Editing cells’ genomes with CRISPR-Cas9 might increase the risk that the altered cells, intended to treat disease, will trigger cancer, two studies published on Monday warn — a potential game-changer for the companies developing CRISPR-based therapies.
In the studies, published in Nature Medicine, scientists found that cells whose genomes are successfully edited by CRISPR-Cas9 have the potential to seed tumors inside a patient. That could make some CRISPR’d cells ticking time bombs, according to researchers from Sweden’s Karolinska Institute and, separately, Novartis.
CRISPR has already dodged two potentially fatal bullets — a 2017
claim that it causes sky-high numbers of off-target effects was
retracted in March, and a
reportof human immunity to Cas9 was largely shrugged off as
solvable. But experts are taking the cancer-risk finding seriously.
The CEO of CRISPR Therapeutics, Sam Kulkarni, told STAT the results are “plausible.” Although they likely apply to one of the main ways that CRISPR edits genomes (replacing disease-causing DNA with healthy versions) more than another (just excising DNA), he said, “it’s something we need to pay attention to, especially as CRISPR expands to more diseases. We need to do the work and make sure edited cells returned to patients don’t become cancerous.”
Another leading CRISPR scientist, who asked not to be named because of involvement with genome-editing companies, called the new data “pretty striking,” and raised concerns that a potential fatal flaw in some uses of CRISPR had “been missed.”
On the other hand, the Novartis paper has been
available in preliminary form since last summer, and CRISPR experts “haven’t freaked out,” said Erik Sontheimer of the University of Massachusetts Medical School, whose CRISPR research
centers on novel enzymes and off-target effects. “This is something that bears paying attention to, but I don’t think it’s a deal-breaker” for CRISPR therapies.
The Karolinska and Novartis groups tested CRISPR on different kinds of human cells — retinal cells and pluripotent stem cells, respectively. But they found essentially the same phenomenon. Standard CRISPR-Cas9 works by cutting both strands of the DNA double helix. That injury causes a cell to activate a biochemical first-aid kit orchestrated by a gene called
p53, which either mends the DNA break or makes the cell self-destruct.

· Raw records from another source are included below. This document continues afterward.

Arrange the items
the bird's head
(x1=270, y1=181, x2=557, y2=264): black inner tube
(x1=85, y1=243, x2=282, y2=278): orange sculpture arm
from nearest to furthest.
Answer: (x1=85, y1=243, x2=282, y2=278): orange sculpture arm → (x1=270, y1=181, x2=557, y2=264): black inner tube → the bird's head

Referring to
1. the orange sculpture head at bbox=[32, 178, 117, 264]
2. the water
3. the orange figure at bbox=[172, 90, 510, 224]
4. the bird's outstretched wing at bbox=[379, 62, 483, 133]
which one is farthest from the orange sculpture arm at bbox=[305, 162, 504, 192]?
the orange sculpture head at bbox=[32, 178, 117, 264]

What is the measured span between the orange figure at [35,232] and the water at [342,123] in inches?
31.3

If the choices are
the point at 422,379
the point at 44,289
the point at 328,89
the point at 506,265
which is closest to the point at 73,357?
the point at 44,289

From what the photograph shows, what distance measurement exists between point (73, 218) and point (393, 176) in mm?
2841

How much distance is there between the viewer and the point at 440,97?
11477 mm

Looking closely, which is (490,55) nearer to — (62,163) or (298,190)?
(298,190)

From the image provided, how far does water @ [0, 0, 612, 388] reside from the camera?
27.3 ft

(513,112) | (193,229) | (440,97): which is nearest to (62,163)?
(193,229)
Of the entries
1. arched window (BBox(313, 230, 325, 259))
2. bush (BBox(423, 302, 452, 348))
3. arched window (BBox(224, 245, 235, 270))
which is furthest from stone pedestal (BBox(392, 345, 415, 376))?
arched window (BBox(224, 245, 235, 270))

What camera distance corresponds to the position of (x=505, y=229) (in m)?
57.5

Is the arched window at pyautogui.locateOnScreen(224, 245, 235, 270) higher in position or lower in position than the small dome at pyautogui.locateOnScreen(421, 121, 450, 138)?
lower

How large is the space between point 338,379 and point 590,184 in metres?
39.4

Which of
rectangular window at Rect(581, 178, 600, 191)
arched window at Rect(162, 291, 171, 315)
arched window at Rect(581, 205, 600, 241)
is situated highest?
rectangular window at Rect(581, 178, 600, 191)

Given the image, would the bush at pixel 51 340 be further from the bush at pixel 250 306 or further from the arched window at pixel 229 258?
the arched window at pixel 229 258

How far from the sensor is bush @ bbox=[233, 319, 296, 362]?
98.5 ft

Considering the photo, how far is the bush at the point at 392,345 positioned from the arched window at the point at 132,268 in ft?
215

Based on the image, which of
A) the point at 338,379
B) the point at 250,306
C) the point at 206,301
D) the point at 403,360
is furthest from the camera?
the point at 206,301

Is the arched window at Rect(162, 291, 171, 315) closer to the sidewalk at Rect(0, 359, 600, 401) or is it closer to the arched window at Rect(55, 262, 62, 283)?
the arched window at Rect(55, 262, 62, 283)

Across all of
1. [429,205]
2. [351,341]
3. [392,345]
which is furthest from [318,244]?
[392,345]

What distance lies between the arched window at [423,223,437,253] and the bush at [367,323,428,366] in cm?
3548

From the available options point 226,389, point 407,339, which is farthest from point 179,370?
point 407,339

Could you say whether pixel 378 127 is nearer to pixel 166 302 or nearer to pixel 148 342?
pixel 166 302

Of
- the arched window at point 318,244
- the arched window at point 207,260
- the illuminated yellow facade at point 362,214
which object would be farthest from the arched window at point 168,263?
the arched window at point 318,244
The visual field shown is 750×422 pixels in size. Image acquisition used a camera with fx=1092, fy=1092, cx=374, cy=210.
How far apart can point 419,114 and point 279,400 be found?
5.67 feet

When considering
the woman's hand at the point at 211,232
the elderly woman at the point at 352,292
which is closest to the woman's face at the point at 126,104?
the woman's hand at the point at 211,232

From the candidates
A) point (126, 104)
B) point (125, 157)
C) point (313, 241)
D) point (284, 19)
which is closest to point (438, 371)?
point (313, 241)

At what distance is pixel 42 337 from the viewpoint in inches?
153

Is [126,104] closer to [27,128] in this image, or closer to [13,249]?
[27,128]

Whichever action p53 takes, the consequence is the same: CRISPR doesn’t work, either because the genome edit is stitched up or the cell is dead. (The Novartis team calculated that p53 reduces CRISPR efficiency in pluripotent stem cells seventeenfold.) That might explain something found over and over: CRISPR is woefully inefficient, with only a small minority of cells into which CRISPR is introduced, usually by a virus, actually having their genomes edited as intended.
“We found that cutting the genome with CRISPR-Cas9 induced the activation of … p53,” said Emma Haapaniemi, the lead author of the
Karolinska study. That “makes editing much more difficult.”
The flip side of p53 repairing CRISPR edits, or killing cells that accept the edits, is that cells that survive with the edits do so precisely because they have a dysfunctional p53 and therefore lack this fix-it-or-kill-it mechanism.
The reason why that could be a problem is that p53 dysfunction can cause cancer. And not just occasionally. P53 mutations are
responsible for nearly half of ovarian cancers; 43 percent of colorectal cancers; 38 percent of lung cancers; nearly one-third of pancreatic, stomach, and liver cancers; and one-quarter of breast cancers, among others.
The Novartis team was trying to see how it could increase the efficiency of CRISPR editing of pluripotent stem cells. Because this kind of stem cell can morph into virtually any kind of cell, it might be able to treat a variety of diseases. Neuroscientist Ajamete Kaykas of the company’s Institutes for BioMedical Research in Cambridge, Mass., got CRISPR’s efficiency at inserting or deleting chunks of DNA up to 80 percent. Unfortunately, when CRISPR worked, it was because p53 didn’t, which raises cancer concerns.
As a result, the Novartis
paper concludes that “it will be critical to ensure that [genome-edited cells] have a functional p53 before and after [genome] engineering.” The Karolinska team warns that p53 and related genes “should be monitored when developing cell-based therapies utilizing CRISPR-Cas9.”
The p53 finding doesn’t mean CRISPR is toast. For one thing, “the two papers present preliminary results,” biochemist Bernhard Schmierer of the Karolinska, co-leader of its study, told STAT. “It is unclear if the findings translate into cells actually used in current clinical studies.”
For another, the p53 problem might be worse with Cas9 than with other DNA-cutting enzymes used in CRISPR. And, crucially, it probably affects only one avenue of genome-editing.